Boeing 737 Max to resume service in Europe - EASA
The European Union Aviation Safety Agency (EASA) gave its approval for the return to service of a modified version of the Boeing 737 Max in Europe after a nearly two-year ban.
In a press release published on Wednesday, the regulator said that the approval followed a package of software upgrades, electrical wiring rework, maintenance checks, operations manual updates and crew training.
“We have reached a significant milestone on a long road,” said EASA Executive Director Patrick Ky.
“Following extensive analysis by EASA, we have determined that the 737 MAX can safely return to service. This assessment was carried out in full independence of Boeing or the Federal Aviation Administration and without any economic or political pressure – we asked difficult questions until we got answers and pushed for solutions which satisfied our exacting safety requirements,” he added.
“We carried out our own flight tests and simulator sessions and did not rely on others to do this for us.”
But the journey would continue and the regulator would be closely monitoring Boeing 737 Max operations as it resumed service, he added.

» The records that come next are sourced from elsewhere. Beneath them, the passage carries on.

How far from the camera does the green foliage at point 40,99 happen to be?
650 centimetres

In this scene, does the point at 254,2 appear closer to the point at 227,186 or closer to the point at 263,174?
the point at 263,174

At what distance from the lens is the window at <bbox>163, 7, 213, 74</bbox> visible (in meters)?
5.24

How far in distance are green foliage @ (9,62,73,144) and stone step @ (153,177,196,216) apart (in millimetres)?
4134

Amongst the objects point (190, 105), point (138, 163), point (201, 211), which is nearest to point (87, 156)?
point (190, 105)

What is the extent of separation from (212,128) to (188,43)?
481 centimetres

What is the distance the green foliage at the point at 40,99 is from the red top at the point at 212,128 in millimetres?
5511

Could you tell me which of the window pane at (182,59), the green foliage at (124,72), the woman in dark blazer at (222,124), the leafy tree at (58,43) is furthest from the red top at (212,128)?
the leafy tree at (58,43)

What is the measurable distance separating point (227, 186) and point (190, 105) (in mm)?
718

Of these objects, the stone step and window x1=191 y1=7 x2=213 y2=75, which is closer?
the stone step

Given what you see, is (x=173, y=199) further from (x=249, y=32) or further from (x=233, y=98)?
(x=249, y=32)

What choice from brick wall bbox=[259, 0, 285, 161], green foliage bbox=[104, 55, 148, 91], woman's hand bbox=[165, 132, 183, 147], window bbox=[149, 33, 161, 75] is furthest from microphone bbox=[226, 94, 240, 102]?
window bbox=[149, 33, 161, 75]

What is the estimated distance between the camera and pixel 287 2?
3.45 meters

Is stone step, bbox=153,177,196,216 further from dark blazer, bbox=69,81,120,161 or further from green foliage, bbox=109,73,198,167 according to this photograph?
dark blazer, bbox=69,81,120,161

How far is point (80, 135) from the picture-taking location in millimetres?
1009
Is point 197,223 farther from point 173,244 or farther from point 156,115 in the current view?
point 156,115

The Boeing 737 MAX was grounded worldwide in March 2019 following the second of two accidents within just six months, which together claimed 346 lives. The cause of both accidents was traced to a software malfunction for the jet's Maneuvering Characteristics Augmentation System.
EASA also said that Boeing would work to increase the resilience of the aircraft's systems and to enhance the safety of the jet even further.
The actual return to service however was expected to take some time as operators would need to go through a series of checks before letting the model back in the air.
Covid-19 might also hinder the pace of return to commercial operations.